Penerbit di Yogyakarta Sebut Pembajakan Buku Merusak Peradaban

Oleh Switzy Sabandar pada 27 Agu 2019, 22:00 WIB
Pembajakan Buku

Liputan6.com, Yogyakarta - Konsorsium Penerbit Jogja (KPJ) melaporkan perkara pembajakan buku ke Polda DIY pada Rabu, 21 Agustus 2019. KPJ terdiri dari 12 penerbit, meliputi, CV Gava Media, Media Pressindo, Pustaka Pelajar, CV Pojok Cerpen, PT Gardamaya Cipta Sejahtera, PT Galang Media Utama, PT LkiS Pelangi Aksara, Penerbit Ombak, PT Bentang Pustaka, CV Kendi, CV Relasi Inti Media, dan CV Diva Press.

Perwakilan penerbit di Yogyakarta, Hisworo Banuarli, didampingi Pusat Bantuan Hukum (PBH) Ikatan Advokat Indonesia (IKADIN) Yogyakarta yang dipimpin Ariyanto datang ke kantor polisi dan memberikan laporan rinci. Laporan itu diterima dan mereka mendapat surat No LP/0634/VIII/2019/DIY/SPKT.

Mereka melaporkan buku-buku bajakan yang disebar dan dijual secara terang-terangan di kios-kios buku di Shopping Center Yogyakarta. Pelaporan ini merupakan upaya penerbit-penerbit di Yogyakarta menyikapi pembajakan buku yang makin masif dan terbuka.

"Bahkan, buku belum resmi beredar di toko buku, bajakannya sudah muncul terlebih dahulu di kios-kios buku," ujar Hisworo yang akrab disapa Hinu, dalam jumpa pers di MocoSik Festival, Minggu (25/8/2019).

Ia mengungkapkan akibat dari pembajakan, penerbit yang mengolah naskah sampai terbit menjadi buku kehilangan pendapatannya dan penulis juga kehilangan pemasukan dari royalti.

Menurut Hinu, sebelum terbit, buku melewati proses yang panjang. Ada editor, desainer isi dan sampul, pembaca ahli, dan sebagainya. Penerbit mengeluarkan biaya yang besar di dalam proses itu.

Sastrawan Agus Noor juga menilai pembajakan buku sebagai salah bentuk kejahatan moral. "Jika dibiarkan pembajakan buku merusak peradaban," ucapnya.

 

2 of 2

Buku-Buku Best Seller Jadi Sasaran

Pembajakan Buku
Konsorsium Penerbit Jogja (KPJ) melaporkan perkara pembajakan buku ke Polda DIY pada Rabu, 21 Agustus 2019. (Liputan6.com/ Switzy Sabandar)

Pegiat literasi Muhidin M Dahlan menyebutkan buku-buku yang dibajak kebanyakan buku yang laris di pasaran, seperti buku karya Pramoedya Ananta Toer, Eka Kurniawan, Seno Gumira Ajidarma, Puthut EA, Dewi Lestari, Andrea Hirata, Tere Liye, Agus Noor, Edi AH Iyubenu, Fiersa Besari, Joko Pinurbo, dan Kedung Romansa.

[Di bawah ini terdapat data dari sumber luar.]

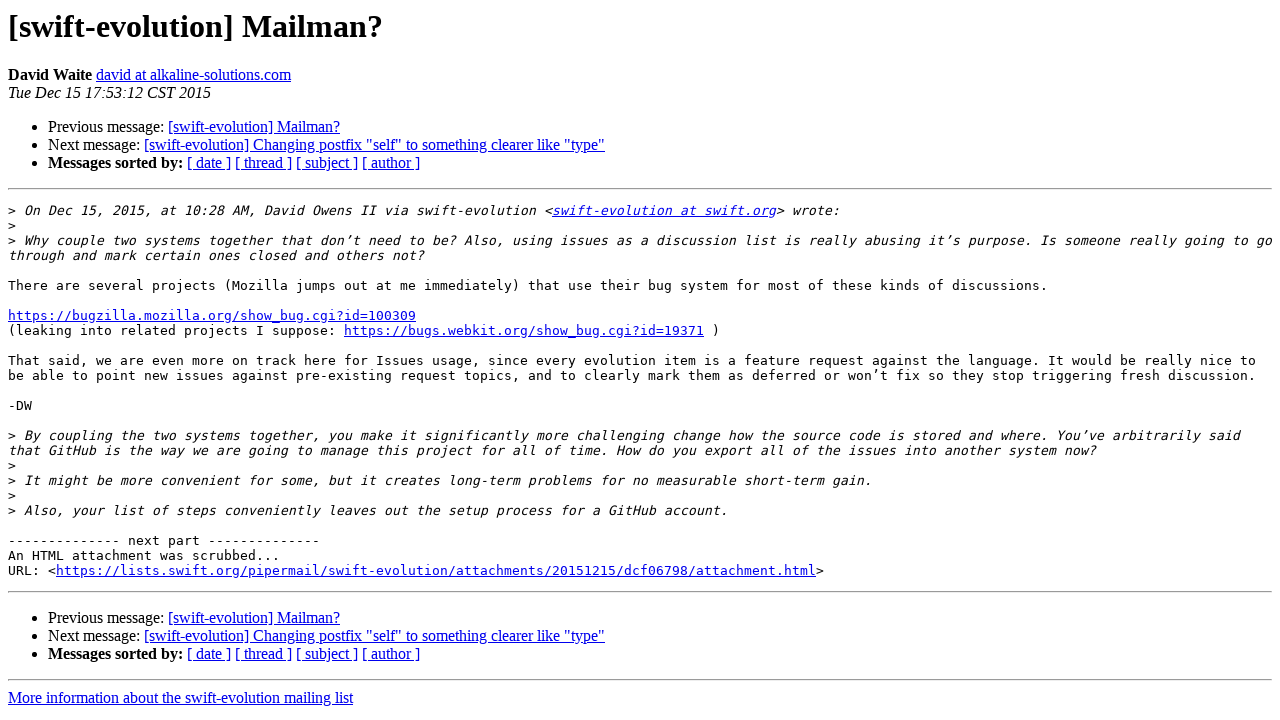

--- FILE ---
content_type: text/html; charset=UTF-8
request_url: https://lists.swift.org/pipermail/swift-evolution/Week-of-Mon-20151214/002652.html
body_size: 1732
content:
<!DOCTYPE HTML PUBLIC "-//W3C//DTD HTML 4.01 Transitional//EN">
<HTML>
 <HEAD>
   <TITLE> [swift-evolution] Mailman?
   </TITLE>
   <LINK REL="Index" HREF="index.html" >
   <LINK REL="made" HREF="mailto:swift-evolution%40swift.org?Subject=Re:%20Re%3A%20%5Bswift-evolution%5D%20Mailman%3F&In-Reply-To=%3CD2C46F42-D39A-4235-9D80-C8902CAC79F3%40alkaline-solutions.com%3E">
   <META NAME="robots" CONTENT="index,nofollow">
   <style type="text/css">
       pre {
           white-space: pre-wrap;       /* css-2.1, curent FF, Opera, Safari */
           }
   </style>
   <META http-equiv="Content-Type" content="text/html; charset=utf-8">
   <LINK REL="Previous"  HREF="002581.html">
   <LINK REL="Next"  HREF="002502.html">
 </HEAD>
 <BODY BGCOLOR="#ffffff">
   <H1>[swift-evolution] Mailman?</H1>
    <B>David Waite</B> 
    <A HREF="mailto:swift-evolution%40swift.org?Subject=Re:%20Re%3A%20%5Bswift-evolution%5D%20Mailman%3F&In-Reply-To=%3CD2C46F42-D39A-4235-9D80-C8902CAC79F3%40alkaline-solutions.com%3E"
       TITLE="[swift-evolution] Mailman?">david at alkaline-solutions.com
       </A><BR>
    <I>Tue Dec 15 17:53:12 CST 2015</I>
    <P><UL>
        <LI>Previous message: <A HREF="002581.html">[swift-evolution] Mailman?
</A></li>
        <LI>Next message: <A HREF="002502.html">[swift-evolution] Changing postfix &quot;self&quot; to something clearer like	&quot;type&quot;
</A></li>
         <LI> <B>Messages sorted by:</B> 
              <a href="date.html#2652">[ date ]</a>
              <a href="thread.html#2652">[ thread ]</a>
              <a href="subject.html#2652">[ subject ]</a>
              <a href="author.html#2652">[ author ]</a>
         </LI>
       </UL>
    <HR>  
<!--beginarticle-->
<PRE>
&gt;<i> On Dec 15, 2015, at 10:28 AM, David Owens II via swift-evolution &lt;<A HREF="https://lists.swift.org/mailman/listinfo/swift-evolution">swift-evolution at swift.org</A>&gt; wrote:
</I>&gt;<i> 
</I>&gt;<i> Why couple two systems together that don’t need to be? Also, using issues as a discussion list is really abusing it’s purpose. Is someone really going to go through and mark certain ones closed and others not?
</I>
There are several projects (Mozilla jumps out at me immediately) that use their bug system for most of these kinds of discussions.

<A HREF="https://bugzilla.mozilla.org/show_bug.cgi?id=100309">https://bugzilla.mozilla.org/show_bug.cgi?id=100309</A>
(leaking into related projects I suppose: <A HREF="https://bugs.webkit.org/show_bug.cgi?id=19371">https://bugs.webkit.org/show_bug.cgi?id=19371</A> )

That said, we are even more on track here for Issues usage, since every evolution item is a feature request against the language. It would be really nice to be able to point new issues against pre-existing request topics, and to clearly mark them as deferred or won’t fix so they stop triggering fresh discussion.

-DW

&gt;<i> By coupling the two systems together, you make it significantly more challenging change how the source code is stored and where. You’ve arbitrarily said that GitHub is the way we are going to manage this project for all of time. How do you export all of the issues into another system now? 
</I>&gt;<i> 
</I>&gt;<i> It might be more convenient for some, but it creates long-term problems for no measurable short-term gain.
</I>&gt;<i> 
</I>&gt;<i> Also, your list of steps conveniently leaves out the setup process for a GitHub account. 
</I>
-------------- next part --------------
An HTML attachment was scrubbed...
URL: &lt;<A HREF="https://lists.swift.org/pipermail/swift-evolution/attachments/20151215/dcf06798/attachment.html">https://lists.swift.org/pipermail/swift-evolution/attachments/20151215/dcf06798/attachment.html</A>&gt;
</PRE>



























































































<!--endarticle-->
    <HR>
    <P><UL>
        <!--threads-->
	<LI>Previous message: <A HREF="002581.html">[swift-evolution] Mailman?
</A></li>
	<LI>Next message: <A HREF="002502.html">[swift-evolution] Changing postfix &quot;self&quot; to something clearer like	&quot;type&quot;
</A></li>
         <LI> <B>Messages sorted by:</B> 
              <a href="date.html#2652">[ date ]</a>
              <a href="thread.html#2652">[ thread ]</a>
              <a href="subject.html#2652">[ subject ]</a>
              <a href="author.html#2652">[ author ]</a>
         </LI>
       </UL>

<hr>
<a href="https://lists.swift.org/mailman/listinfo/swift-evolution">More information about the swift-evolution
mailing list</a><br>
</body></html>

"Menulis buku itu berat. Jika kau pegawai negeri, gaji bulananmu masih bisa menopang kehidupanmu dan kehidupan keluargamu. Namun, jika kamu hanya mengharapkan royalti buku untuk kehidupan finansialmu, hidupmu pasti akan sialan," tutur Muhidin yang akrab dipanggil Gus Muh ini.

Ia menilai buku-buku bajakan yang dijual terbuka dengan harga yang membuat senang pembeli ini, justru membuat juragan buku bajakan bisa umrah berkali-kali dan ganti mobil setiap empat bulan sekali.

Gus Muh mengatakan pembajakan buku sudah meresahkan dan sudah seharusnya memberikan kepercayaan kepada aparat penegak hukum untuk bertindak. Terlebih, dunia literasi sedang tumbuh dan festival buku mulai bergeliat. Di Yogyakarta, misalnya, terdapat acara MocoSik Festival, Patjar Merah, Kampung Buku Jogja (KBJ), maupun Islamic Book Fair (IBF).

CEO MocoSik Festival, Irwan Bajang, mengungkapkan sebagai penulis dan pemilik penerbitan independen, ia ikut merasakan kerugian yang sangat besar dari praktik jahat pembajakan buku ini.

"Sebab, jika tidak dilawan secara bersama-sama, pembajakan ini bisa mengubah persepsi masyarakat bahwa tindakan jahat dan ilegal itu pekerjaan ‘biasa-biasa’ saja," ucapnya.